Congress banned the import of enslaved people in 1808, but it did not ban the slave industry. Slave traders turned inward. Men, women, and children of African descent were sold in the Upper South; chained together with shackles around their feet, wrists, waists, and necks; and marched—often without shoes—over hundreds of miles into the Deep South for sale to farm owners desperate to meet the explosive global demand for cotton after the invention of the cotton gin.
“But walking was too slow and expensive to meet the high demand,” said Bryan Stevenson, founding executive director of EJI, to the faith leaders standing at the mouth of Montgomery’s Commerce Street. Stevenson explained that sales multiplied as transport methods improved. By the 1840s, the Commerce Street port housed a steamboat dock and a train station. Rather than marching 20 people over hundreds of miles, traders could transport hundreds of en-slaved people at a time—quicker and less expensive. Slavery was industry. Even in these early iterations, maximizing profit and lowering the bottom line were of chief concern.

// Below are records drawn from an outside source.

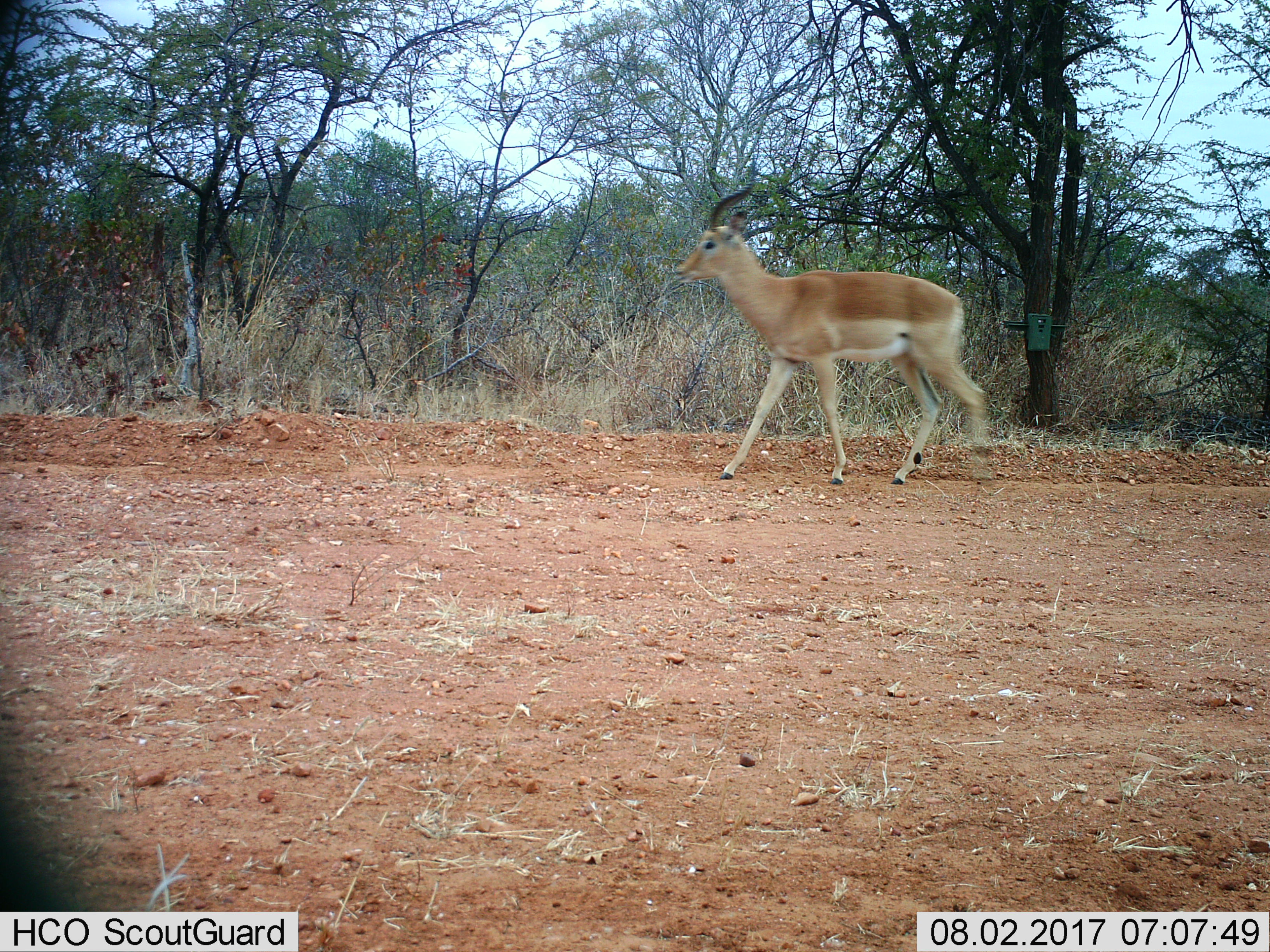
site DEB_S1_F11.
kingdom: Animalia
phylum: Chordata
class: Mammalia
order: Artiodactyla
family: Bovidae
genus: Aepyceros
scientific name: Aepyceros melampus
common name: impala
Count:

According to a 2013 EJI report, “Slavery in America: The Montgomery Slave Trade,” Montgomery’s Commerce Street became one of the most easily accessible points of trade in Alabama by 1860. Slave traders would unload humans from ships and trains at the top of Commerce Street and auction them three blocks away at Court Square. Auctioneers coaxed farm owners to push bids higher until the auctioneer cried “Sold!” Mothers were separated from sons and daughters. Sisters were separated from brothers. And husbands were separated from wives. Humans were forced to fill days with bone-breaking labor, heartache, and absolute acquiescence to the domination of overseers and masters—until death freed them from the clutch of American commerce.